13 Tips for Dissertation Writers, from Someone Who's Done It
Graduate Lizzie Woodbridge shares some shortcuts and helpful hints.
1. It helps to use a variety of sources e.g. books, websites etc as references, but make sure the majority of these are peer-reviewed. If you don't know if it's peer-reviewed, ask Rachel Browning at the library.
2. Referencing tools and websites such as Zotero, are useful for organising and storing references.
3. Grammarly is useful for spelling, grammar as well as suggesting alternative words.
4. Refer to the module guide for information on the layout of the document, references and citations. You can find this on the module page on the Learning Space.
5. Mentally divide the dissertation into smaller, easy to manage sections so as not to be overwhelmed. You can also do this by outlining it, and then focusing on one part of the outline at a time.

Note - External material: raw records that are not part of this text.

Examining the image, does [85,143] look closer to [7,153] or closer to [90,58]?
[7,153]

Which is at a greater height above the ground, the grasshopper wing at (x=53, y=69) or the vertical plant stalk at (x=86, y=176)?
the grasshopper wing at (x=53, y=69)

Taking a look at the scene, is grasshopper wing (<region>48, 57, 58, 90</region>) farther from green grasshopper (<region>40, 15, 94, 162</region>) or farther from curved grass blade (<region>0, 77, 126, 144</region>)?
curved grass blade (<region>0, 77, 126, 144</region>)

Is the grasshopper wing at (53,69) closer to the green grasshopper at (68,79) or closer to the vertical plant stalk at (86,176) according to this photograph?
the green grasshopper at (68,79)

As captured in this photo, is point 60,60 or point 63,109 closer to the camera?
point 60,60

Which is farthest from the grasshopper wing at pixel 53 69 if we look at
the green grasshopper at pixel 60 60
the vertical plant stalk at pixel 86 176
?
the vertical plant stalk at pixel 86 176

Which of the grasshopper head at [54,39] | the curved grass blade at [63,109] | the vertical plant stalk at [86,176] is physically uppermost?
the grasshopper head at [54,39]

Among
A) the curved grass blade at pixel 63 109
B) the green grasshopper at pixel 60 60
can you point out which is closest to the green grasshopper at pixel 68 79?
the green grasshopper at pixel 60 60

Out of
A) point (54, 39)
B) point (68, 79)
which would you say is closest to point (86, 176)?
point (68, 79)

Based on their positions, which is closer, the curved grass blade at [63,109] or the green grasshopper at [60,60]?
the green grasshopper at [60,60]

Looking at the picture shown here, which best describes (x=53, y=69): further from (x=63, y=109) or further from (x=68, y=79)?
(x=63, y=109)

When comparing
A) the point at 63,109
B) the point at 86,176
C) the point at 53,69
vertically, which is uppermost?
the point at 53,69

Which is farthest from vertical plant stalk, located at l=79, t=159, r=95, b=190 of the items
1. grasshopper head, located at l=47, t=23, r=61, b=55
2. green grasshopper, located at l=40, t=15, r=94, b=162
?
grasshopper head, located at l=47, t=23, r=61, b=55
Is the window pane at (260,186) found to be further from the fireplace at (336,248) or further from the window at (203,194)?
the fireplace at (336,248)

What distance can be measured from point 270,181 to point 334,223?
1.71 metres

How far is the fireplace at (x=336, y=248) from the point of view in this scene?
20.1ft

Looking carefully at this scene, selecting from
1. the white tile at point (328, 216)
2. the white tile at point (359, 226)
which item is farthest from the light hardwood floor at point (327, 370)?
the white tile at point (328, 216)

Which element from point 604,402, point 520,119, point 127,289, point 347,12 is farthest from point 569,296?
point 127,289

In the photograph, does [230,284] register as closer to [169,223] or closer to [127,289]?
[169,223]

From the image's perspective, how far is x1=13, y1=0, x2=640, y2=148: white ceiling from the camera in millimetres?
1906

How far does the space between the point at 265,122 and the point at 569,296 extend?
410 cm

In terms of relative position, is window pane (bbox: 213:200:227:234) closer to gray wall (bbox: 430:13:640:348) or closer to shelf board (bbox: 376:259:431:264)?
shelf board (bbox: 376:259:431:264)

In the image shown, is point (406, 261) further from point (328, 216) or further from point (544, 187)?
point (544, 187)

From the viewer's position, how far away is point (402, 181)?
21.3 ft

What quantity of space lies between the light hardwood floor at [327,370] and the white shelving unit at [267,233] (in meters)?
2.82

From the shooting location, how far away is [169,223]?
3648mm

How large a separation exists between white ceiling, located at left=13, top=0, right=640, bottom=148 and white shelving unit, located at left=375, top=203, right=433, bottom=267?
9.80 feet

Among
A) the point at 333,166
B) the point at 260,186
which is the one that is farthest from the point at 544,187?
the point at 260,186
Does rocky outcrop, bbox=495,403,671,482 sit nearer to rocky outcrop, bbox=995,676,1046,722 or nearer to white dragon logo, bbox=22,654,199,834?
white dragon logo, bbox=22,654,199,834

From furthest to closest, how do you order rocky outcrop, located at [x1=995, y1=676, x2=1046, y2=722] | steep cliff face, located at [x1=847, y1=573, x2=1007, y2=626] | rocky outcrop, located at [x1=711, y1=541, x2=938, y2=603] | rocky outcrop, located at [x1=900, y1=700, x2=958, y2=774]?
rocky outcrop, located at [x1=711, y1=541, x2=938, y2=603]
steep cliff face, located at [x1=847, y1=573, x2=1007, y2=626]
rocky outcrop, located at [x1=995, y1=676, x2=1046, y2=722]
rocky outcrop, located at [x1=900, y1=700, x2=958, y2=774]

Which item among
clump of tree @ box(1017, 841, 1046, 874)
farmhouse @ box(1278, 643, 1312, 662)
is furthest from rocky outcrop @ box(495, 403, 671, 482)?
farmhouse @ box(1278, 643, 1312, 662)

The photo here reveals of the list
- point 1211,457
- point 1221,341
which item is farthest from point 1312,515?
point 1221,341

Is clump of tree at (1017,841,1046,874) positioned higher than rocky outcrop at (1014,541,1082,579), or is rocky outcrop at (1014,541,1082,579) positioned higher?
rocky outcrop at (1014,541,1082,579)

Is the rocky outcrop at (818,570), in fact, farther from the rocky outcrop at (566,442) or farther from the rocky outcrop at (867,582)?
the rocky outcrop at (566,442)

6. Set a target to write a certain number of words a week to leave time to redraft and edit. You can calculate roughly how many words per section (see number 6 above) if you really want to manage time carefully.
7. Start writing something even if it’s not the beginning, as it is easier to edit it later than have nothing.
8. Keep previous drafts or sections (e.g. sentences, quotes) under a different file name rather than deleting them. Sometimes you might want to go back and grab something from an earlier draft.
9. If you get overwhelmed easily, help yourself focus by creating a "staging area" document where you focus on one paragraph at a time.
10. The original thesis doesn’t have to be final, it can change as your essay changes.
11. Make sure to have the document backed up! If you download Dropbox or Google Drive and work directly out of a cloud-synched folder, it will always be backed up automatically, AND you can access it from anywhere if your laptop breaks.
12. Leave enough time before the hand-in for editing. Block out two weeks for this.
13. Leave enough time for printing and binding at Reprographics, as you can make appointments for printing.